Die Hütte badete in weißem Licht aus einem Himmel, der die Sonne aus seinem Griff verlor, sie war hinter eine Bergspitze gerutscht.

„Ich habe es gefunden!“, rief Reidar schließlich. Er stand mitten in der Stube. Sah eigentlich gar nicht froh aus. Seine Locken hingen wie verbrannte Kartoffelringe herunter. Die Bartstoppeln in seinem Gesicht sahen aus wie Zeichenstifte.

Ole Henrik stand irgendwo zwischen Reidar und Paris. Vater ging vom Ofen weg. Ich sah einen Schatten von Schnee auf seinem Kopf. Reidar hielt einen Skistiefel in der Hand. Frisch geputzt, mit roten Streifen. Altes Modell. Es war Vaters Skistiefel. In der anderen Hand hielt er das Puzzleteilchen. Sollte zwischen Reidars Zeigefinger und Daumen trocknen.

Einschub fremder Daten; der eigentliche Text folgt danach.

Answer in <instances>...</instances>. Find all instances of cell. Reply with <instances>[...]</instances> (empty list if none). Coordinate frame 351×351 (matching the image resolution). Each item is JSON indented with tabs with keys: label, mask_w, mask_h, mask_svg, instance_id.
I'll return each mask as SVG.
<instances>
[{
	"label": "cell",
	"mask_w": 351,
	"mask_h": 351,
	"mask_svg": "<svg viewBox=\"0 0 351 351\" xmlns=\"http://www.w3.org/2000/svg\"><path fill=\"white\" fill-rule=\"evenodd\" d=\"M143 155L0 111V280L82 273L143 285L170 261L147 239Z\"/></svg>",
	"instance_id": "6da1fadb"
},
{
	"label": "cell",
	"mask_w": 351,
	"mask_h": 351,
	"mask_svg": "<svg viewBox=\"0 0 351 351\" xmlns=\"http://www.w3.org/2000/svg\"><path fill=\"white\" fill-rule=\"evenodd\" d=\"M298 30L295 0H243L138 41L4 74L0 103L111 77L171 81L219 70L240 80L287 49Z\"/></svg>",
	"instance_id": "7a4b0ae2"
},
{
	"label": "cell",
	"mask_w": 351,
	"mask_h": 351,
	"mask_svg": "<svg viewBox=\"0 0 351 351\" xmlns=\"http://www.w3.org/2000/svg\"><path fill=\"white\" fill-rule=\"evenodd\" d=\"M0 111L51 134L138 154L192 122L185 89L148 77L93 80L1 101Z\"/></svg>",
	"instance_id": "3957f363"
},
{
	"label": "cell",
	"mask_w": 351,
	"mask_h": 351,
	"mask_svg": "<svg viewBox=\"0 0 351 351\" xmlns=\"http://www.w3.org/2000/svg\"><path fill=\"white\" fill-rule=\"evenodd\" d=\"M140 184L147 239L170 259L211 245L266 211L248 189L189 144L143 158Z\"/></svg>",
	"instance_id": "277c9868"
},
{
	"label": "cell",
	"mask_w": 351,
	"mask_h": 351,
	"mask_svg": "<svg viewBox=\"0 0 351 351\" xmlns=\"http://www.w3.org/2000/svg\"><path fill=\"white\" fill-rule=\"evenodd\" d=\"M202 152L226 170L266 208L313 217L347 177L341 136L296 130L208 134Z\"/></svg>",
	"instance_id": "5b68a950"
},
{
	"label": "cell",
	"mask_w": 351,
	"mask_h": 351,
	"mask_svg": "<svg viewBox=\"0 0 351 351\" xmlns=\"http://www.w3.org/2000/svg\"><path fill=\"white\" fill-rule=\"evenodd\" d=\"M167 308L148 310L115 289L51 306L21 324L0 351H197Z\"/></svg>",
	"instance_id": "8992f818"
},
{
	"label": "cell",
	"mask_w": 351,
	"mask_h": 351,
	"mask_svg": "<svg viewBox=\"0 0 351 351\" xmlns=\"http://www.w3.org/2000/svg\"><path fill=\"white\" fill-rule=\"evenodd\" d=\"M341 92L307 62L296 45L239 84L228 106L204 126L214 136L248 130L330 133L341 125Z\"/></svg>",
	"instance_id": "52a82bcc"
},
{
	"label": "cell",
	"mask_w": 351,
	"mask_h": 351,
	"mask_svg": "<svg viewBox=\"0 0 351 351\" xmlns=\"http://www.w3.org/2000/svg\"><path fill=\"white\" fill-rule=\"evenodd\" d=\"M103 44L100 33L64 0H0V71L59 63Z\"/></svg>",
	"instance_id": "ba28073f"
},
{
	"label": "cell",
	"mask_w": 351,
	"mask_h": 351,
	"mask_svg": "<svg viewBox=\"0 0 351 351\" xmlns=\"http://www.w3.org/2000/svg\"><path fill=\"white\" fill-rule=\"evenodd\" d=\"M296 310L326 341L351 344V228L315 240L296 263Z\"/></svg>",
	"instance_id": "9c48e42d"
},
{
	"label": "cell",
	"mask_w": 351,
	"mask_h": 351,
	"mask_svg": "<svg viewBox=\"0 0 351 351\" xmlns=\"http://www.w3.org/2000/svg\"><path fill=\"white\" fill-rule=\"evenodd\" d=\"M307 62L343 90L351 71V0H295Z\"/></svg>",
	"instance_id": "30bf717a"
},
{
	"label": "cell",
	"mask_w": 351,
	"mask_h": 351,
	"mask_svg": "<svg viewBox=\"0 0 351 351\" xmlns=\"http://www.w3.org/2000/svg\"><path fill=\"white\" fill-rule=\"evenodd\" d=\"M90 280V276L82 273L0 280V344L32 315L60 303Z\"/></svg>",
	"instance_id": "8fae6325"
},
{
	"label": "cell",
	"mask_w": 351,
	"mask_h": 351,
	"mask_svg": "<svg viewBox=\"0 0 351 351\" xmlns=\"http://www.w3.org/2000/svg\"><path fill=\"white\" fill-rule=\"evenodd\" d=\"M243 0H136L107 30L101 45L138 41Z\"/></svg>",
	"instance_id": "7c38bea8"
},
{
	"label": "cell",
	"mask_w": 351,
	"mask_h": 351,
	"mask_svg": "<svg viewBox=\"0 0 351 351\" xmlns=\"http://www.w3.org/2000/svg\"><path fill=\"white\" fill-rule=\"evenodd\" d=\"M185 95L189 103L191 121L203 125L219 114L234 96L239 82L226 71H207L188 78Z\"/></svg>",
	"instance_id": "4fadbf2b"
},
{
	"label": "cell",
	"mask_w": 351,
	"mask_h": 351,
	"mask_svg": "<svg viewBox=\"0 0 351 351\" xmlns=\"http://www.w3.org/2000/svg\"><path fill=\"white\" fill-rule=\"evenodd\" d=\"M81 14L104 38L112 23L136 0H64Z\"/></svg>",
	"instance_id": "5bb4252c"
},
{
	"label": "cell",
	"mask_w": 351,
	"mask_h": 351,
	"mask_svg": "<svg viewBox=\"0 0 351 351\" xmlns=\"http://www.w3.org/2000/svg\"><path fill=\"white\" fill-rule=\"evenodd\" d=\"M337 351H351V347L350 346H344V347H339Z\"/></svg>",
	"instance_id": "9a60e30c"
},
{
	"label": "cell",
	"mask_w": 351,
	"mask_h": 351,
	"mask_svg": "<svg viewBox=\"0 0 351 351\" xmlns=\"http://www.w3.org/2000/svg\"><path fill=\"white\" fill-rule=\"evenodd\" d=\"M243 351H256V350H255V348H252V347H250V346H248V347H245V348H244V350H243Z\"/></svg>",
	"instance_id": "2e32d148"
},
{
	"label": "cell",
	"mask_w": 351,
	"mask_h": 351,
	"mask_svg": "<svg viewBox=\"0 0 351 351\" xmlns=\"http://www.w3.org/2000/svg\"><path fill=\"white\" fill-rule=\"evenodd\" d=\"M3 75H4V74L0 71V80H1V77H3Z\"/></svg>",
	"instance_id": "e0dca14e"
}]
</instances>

„Ich habe es an deinem Skistiefel gefunden, Frank“, sagte Reidar zu Papa. „Unter der Sohle.“

Puzzleteilchen und Gesangbücher sausten durch die Luft. Das letzte Teilchen passte zu den anderen, aber wir passten nicht in die Hütte. Wir schnallten uns die Skier unter und stapften zum Parkplatz. Der Abend war noch dunkler als der, an dem wir angekommen waren. Die Luft war milder und der eine oder andere Schneefladen rutschte von den kleinen Bäumen vor uns auf die Loipe. Es war Quatsch, noch Winter spielen zu wollen, das hätte ich wissen sollen.